DOCUMENT.
═══

Commentaire de Trib. trav. fr. Bruxelles, 8 décembre 2020, R.G. 19/4.981/A

Mis en ligne le mardi 15 juin 2021


Tribunal du travail francophone de Bruxelles, 8 décembre 2020, R.G. 19/4.981/A

Terra Laboris

Dans un jugement du 8 décembre 2020, le Tribunal du travail francophone de Bruxelles rejoint la position de la jurisprudence (position contraire à celle de la Cour de cassation) qui écarte, pour contrariété à l’article 17 de la Charte de l’assuré social, l’article 167, § 2, de l’arrêté royal organique chômage.

Les faits

Un bénéficiaire d’allocations de chômage (allocations d’insertion) reçoit une demande de remboursement de la CAPAC pour les allocations perçues pendant un mois, et ce au motif qu’il n’était à ce moment pas valablement inscrit comme demandeur d’emploi conformément à l’article 38, 1°, de l’arrêté ministériel du 26 novembre 1991. L’assuré social conteste cette demande et introduit un recours devant le Tribunal du travail francophone de Bruxelles.

═══

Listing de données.
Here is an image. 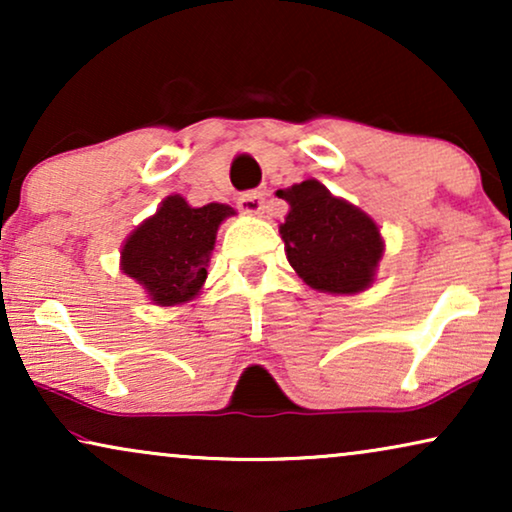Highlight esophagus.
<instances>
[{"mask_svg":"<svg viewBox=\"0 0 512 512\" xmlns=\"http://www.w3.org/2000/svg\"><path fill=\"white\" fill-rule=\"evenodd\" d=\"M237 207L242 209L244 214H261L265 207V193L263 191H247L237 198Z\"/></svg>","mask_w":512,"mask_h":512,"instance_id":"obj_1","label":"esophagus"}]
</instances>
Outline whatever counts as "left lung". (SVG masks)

═══

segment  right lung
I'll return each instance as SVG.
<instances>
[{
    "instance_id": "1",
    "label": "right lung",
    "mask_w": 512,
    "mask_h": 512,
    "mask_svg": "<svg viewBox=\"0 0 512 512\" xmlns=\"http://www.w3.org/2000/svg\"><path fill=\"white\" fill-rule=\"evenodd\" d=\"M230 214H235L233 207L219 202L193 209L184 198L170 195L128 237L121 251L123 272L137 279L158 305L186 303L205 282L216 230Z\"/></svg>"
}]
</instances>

═══

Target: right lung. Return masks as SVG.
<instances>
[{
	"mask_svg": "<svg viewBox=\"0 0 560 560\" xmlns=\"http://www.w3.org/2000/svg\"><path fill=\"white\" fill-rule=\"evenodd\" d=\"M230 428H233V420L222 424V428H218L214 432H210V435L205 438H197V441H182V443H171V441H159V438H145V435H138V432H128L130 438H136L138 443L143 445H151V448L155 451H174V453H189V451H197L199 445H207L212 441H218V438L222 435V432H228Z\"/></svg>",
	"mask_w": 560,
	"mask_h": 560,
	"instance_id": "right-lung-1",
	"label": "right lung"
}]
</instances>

═══

SÉRIE DE CONSIGNES.
A - Selon le document, quel article de la Charte de l'assuré social est invoqué pour écarter l'article 167, § 2, de l'arrêté royal organique chômage ?
B - Relevez chaque ligne du listing qui contient la chaîne "white", en tenant compte de la casse.
Le document et le listing n'ont aucun lien entre eux.

RÉPONSES CI-DESSOUS.
A - L'article 17 de la Charte de l'assuré social.

B -
[{"mask_svg":"<svg viewBox=\"0 0 512 512\" xmlns=\"http://www.w3.org/2000/svg\"><path fill=\"white\" fill-rule=\"evenodd\" d=\"M237 207L242 209L244 214H261L265 207V193L263 191H247L237 198Z\"/></svg>","mask_w":512,"mask_h":512,"instance_id":"obj_1","label":"esophagus"}]
    "mask_svg": "<svg viewBox=\"0 0 512 512\" xmlns=\"http://www.w3.org/2000/svg\"><path fill=\"white\" fill-rule=\"evenodd\" d=\"M230 214H235L233 207L219 202L193 209L184 198L170 195L128 237L121 251L123 272L137 279L158 305L186 303L205 282L216 230Z\"/></svg>"
	"mask_svg": "<svg viewBox=\"0 0 560 560\" xmlns=\"http://www.w3.org/2000/svg\"><path fill=\"white\" fill-rule=\"evenodd\" d=\"M230 428H233V420L222 424V428H218L214 432H210V435L205 438H197V441H182V443H171V441H159V438H145V435H138V432H128L130 438H136L138 443L143 445H151V448L155 451H174V453H189V451H197L199 445H207L212 441H218V438L222 435V432H228Z\"/></svg>",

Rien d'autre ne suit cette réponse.